3%: The Dystopian Future of Merit-based Equality

It had been a while since I had seen any tv, so this week I loaded up Netflix and watched the first season of 3%, a Brazilian thriller. Set in a dystopian future, the plot centers around the Process. A series of tests in which 20 year old residents of the impoverished Inland compete, in hopes to be a part of the 3% of individuals chosen to live on the Offshore. To many, the Process represents equality. Everyone has an equal opportunity to live the good life on the grounds of their merit; regardless of family or status. 

You can see the appeal of this. We all know what it feels like to lose an opportunity for advancement to someone else with money, connections, or influence.

But I am smarter.

But I worked harder.

It’s frustrating. The equal society of 3% appeals to this basal sense of justice within us. A fair society where each individual gets what they deserve.

…then why does it still feel wrong. Why does it feel wrong when we see the lives of these people living in the inland? It is because equal opportunity is only one facet of equality. 

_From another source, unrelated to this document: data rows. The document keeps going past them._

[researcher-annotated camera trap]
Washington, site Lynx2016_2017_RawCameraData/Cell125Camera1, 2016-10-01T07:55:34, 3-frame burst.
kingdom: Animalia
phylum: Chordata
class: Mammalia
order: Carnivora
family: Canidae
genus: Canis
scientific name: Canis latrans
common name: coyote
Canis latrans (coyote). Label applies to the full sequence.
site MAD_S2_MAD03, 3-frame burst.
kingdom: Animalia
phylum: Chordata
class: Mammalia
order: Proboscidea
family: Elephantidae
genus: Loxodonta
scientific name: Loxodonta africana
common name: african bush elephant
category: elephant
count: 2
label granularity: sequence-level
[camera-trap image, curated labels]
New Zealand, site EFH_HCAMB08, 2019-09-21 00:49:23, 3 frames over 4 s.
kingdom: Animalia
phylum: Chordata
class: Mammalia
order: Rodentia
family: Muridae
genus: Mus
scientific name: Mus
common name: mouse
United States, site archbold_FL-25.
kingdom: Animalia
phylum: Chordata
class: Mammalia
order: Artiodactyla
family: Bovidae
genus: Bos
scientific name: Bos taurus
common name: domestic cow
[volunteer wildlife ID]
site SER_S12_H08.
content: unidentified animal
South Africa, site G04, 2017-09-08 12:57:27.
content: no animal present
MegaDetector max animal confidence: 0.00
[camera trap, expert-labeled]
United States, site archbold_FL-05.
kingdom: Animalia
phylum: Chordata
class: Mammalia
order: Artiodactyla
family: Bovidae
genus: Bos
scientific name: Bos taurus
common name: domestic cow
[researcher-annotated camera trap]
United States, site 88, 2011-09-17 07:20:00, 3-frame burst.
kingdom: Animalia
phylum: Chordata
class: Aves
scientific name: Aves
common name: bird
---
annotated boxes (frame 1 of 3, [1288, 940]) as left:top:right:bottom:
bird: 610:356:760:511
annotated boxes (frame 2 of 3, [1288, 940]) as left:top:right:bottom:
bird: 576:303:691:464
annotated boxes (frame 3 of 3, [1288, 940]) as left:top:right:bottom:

America, the Land of Opportunity.

A title we still fail to live up to, but nevertheless tout as the principle force of our ethos. However, I argue, and 3% demonstrates, that an ideal country of equal opportunity is not the country of equality that we desire. I argue that equality is not born of merit, but of existence. By a human’s existence alone, they deserve the same quality of healthcare, safety of community, and, yes, breadth of opportunity. As our country continues to fight and pursue equal opportunity, let us not leave people behind and forget the many facets of equality. Lest in a dystopian future, we find ourselves residents of the Inland.